The GOLDEN RULE of emergency medicine is "treat the most life-threatening problems first". The airway, breathing, circulation and level of consciousness must be rapidly assessed. Patients with catastrophic problems (airway obstruction, respiratory failure, circulatory failure, head injury) can die within seconds if left untreated. Severe problems are life-threatening but allow more time for stabilization.
Variables that contribute to the overall success of patient resuscitation include the severity of the primary illness or injury, the amount of fluid or blood lost, previous health problems, the number and extent of associated medical conditions, time delay in instituting therapy, the volume and rate of fluid administration, and the choice of fluids
- crystalloid, blood components, synthetic colloids. Therapy must be done at the right time, in the right amount and in the right order. Therapeutic failures are generally not from ignorance but rather from failure to act promptly at a crucial moment.
Primary Survey
Airway: Loud breathing, heard without a stethoscope
is the hallmark of an airway obstruction. The breathing rate is typically slow, unless the patient has hyperthermia. The airway is cleared and the head and neck gently extended, pulling the tongue forward, and carefully clearing the mouth of any foreign objects, mucus,
blood or vomitus. Tracheal intubation, either orally, or
via tracheostomy will provide an immediate airway. In situations of airway compromise in a partially conscious animal, mild sedation utilizing benzodiazepine or opioid derivatives may be necessary to facilitate intubation, or
a transtracheal oxygen catheter can be placed providing oxygen flow at 0.5ml/kg/min. If a foreign object is unable to be easily removed, a Heimlich-like maneuver can be performed. Oxygen is always supplemented by mask, bag, nasal cannula, or flow-by.

# [Record excerpts]
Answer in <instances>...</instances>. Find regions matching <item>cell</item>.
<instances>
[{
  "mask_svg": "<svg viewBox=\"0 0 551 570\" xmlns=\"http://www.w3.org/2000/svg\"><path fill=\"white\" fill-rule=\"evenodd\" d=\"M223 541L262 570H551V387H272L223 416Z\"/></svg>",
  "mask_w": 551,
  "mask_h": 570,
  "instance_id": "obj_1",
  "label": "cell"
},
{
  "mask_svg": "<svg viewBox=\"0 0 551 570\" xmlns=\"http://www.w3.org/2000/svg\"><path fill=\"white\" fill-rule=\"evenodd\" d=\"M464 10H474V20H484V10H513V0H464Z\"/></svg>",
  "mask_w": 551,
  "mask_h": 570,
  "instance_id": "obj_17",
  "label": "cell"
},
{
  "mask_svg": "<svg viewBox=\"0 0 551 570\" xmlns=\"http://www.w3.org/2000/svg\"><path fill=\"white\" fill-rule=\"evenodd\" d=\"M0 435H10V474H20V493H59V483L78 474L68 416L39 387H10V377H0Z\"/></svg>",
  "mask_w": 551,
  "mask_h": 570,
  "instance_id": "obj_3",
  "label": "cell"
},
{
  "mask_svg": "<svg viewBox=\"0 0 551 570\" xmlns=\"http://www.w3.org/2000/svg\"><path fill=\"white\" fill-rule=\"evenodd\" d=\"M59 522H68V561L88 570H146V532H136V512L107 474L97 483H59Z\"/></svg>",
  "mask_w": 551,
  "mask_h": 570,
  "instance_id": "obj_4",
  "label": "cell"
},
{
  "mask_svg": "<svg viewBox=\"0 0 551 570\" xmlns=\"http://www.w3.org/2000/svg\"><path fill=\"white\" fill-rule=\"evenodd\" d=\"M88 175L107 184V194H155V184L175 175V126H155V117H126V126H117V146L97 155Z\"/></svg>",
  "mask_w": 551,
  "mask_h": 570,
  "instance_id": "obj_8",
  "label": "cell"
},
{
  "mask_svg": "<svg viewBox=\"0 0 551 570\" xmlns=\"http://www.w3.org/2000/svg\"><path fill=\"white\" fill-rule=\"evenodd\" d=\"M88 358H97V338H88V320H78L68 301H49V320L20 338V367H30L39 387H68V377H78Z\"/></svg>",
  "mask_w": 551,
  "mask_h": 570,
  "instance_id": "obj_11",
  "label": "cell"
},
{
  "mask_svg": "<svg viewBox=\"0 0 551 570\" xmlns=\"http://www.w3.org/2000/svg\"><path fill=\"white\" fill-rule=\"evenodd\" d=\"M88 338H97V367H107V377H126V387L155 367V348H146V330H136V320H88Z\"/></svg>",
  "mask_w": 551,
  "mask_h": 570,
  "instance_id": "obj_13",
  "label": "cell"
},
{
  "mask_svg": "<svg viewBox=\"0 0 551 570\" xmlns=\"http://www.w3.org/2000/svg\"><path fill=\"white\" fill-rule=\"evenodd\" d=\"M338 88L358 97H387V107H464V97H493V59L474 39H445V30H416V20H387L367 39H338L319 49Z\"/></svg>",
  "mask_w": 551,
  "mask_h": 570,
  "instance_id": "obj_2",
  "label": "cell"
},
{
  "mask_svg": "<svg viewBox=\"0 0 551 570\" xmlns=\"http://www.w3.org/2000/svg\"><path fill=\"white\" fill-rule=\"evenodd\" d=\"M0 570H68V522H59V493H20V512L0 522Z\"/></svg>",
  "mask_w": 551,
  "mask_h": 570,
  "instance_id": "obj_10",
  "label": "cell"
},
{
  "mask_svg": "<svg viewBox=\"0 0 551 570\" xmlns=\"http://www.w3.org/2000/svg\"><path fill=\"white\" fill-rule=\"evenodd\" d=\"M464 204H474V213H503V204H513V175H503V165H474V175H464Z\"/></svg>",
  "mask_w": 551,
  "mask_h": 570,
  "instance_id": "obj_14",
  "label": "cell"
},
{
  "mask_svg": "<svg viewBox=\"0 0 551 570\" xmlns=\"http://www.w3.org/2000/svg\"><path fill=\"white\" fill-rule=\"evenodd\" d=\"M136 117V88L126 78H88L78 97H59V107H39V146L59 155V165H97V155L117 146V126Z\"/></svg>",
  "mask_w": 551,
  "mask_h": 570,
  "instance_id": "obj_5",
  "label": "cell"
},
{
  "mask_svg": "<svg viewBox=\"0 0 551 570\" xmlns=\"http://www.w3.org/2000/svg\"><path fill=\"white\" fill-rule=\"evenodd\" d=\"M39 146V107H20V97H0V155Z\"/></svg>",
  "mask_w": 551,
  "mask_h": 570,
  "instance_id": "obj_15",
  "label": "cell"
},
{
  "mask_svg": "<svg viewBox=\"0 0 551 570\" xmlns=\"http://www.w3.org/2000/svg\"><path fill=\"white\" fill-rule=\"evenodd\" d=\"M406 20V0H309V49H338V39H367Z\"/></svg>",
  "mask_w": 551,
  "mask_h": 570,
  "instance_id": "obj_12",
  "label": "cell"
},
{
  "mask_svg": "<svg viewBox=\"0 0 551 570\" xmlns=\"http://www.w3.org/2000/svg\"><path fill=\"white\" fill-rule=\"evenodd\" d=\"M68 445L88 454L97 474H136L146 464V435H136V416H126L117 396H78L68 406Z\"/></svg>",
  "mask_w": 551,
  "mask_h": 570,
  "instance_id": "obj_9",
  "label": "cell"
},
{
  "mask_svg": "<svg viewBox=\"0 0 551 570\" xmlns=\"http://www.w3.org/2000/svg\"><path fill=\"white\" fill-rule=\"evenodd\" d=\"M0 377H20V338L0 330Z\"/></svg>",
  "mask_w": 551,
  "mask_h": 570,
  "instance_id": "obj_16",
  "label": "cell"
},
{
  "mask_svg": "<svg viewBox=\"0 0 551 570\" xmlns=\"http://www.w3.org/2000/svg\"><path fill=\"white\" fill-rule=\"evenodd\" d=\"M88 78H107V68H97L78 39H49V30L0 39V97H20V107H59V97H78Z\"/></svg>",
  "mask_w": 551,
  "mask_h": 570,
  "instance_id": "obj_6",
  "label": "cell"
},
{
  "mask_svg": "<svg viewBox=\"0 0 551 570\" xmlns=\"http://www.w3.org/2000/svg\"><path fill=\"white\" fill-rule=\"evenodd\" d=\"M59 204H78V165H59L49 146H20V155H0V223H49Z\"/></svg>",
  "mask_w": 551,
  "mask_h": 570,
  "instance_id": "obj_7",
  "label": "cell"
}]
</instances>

# [Task]
Please explain, in one to three sentences, why the emergency medicine passage says the most life-threatening problems must be treated first. The entries above are separate material and have no connection to the emergency medicine passage.

# [Response for this exercise]
Patients with catastrophic problems, such as airway obstruction, respiratory failure, circulatory failure or head injury, can die within seconds if left untreated. Severe problems are also life-threatening but allow more time for stabilization.